A prime example is Apple’s launch of the Apple Watch. While people didn’t have prior experience with the watch, they eagerly trusted its quality because of their satisfaction with the iPhone. The existing positive impression of Apple products created a “halo” that influenced perceptions of new, unrelated offerings.

10. Lawsuits With Fallacies In Commercials

Benefits aside, several major brands have faced lawsuits due to misleading advertisements that relied heavily on common fallacies. 

One prominent example is Red Bull, which was sued for its tagline, “Red Bull gives you wings.” This is a classic case of the false cause fallacy in advertising, where the implication that the drink enhances performance has no scientific support. The company settled for $13 million in a class-action lawsuit after it was deemed that the marketing message misled consumers.

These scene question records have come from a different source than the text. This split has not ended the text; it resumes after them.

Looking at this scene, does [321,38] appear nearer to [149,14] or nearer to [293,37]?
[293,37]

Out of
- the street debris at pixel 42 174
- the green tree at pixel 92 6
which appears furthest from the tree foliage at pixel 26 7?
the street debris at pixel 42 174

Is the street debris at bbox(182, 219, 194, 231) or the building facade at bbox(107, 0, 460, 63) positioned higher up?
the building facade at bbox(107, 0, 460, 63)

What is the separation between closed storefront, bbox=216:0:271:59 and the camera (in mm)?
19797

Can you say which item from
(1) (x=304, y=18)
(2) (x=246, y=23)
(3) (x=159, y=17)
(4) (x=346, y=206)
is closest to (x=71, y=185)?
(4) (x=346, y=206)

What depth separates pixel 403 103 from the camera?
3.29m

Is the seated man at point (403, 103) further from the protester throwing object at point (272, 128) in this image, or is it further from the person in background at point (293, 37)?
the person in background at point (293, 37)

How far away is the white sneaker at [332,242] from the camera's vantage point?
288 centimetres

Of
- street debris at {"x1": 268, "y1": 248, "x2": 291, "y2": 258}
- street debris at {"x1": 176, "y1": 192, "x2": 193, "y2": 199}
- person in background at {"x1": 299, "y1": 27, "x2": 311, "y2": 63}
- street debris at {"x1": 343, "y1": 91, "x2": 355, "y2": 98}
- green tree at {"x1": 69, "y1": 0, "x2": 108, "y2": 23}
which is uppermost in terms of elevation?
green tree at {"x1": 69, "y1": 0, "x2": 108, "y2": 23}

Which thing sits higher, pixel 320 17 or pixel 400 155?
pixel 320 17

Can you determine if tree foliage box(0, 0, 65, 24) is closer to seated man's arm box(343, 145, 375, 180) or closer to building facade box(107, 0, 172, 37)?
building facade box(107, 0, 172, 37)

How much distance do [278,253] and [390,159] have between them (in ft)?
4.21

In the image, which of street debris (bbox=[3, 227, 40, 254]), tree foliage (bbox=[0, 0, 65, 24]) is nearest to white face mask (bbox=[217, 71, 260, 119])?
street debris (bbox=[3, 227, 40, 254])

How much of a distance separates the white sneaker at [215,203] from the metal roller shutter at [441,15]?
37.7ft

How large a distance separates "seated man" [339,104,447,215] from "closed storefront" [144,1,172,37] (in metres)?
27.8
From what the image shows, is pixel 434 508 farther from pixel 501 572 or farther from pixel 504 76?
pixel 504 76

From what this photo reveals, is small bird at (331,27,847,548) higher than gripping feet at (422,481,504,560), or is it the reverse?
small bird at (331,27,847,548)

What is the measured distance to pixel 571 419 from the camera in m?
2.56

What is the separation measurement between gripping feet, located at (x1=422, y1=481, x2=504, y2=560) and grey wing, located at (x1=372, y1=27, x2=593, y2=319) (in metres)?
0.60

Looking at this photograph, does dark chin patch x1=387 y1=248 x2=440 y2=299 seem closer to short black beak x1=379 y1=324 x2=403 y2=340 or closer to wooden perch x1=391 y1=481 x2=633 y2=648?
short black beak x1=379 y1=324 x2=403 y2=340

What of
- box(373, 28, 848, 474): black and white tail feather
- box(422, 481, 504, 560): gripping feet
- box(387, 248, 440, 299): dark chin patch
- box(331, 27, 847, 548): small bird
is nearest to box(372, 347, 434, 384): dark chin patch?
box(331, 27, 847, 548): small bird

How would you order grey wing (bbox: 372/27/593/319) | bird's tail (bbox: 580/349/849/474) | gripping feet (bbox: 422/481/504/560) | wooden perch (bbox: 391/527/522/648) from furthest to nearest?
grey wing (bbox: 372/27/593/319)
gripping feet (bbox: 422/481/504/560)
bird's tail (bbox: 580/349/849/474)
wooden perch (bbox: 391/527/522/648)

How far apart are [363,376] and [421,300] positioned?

Skechers also landed in legal trouble with its Shape-Ups sneakers, which were marketed as tools for weight loss and muscle toning without any actual exercise. The claims relied on both the false cause and authority appeal fallacies, citing dubious clinical studies conducted by someone closely tied to the company. The Federal Trade Commission fined Skechers $40 million for deceptive advertising. 

Similarly, Reebok had to pay $25 million for its EasyTone shoes, which falsely claimed to tone muscles during everyday walking, again demonstrating the dangers of the false cause fallacy.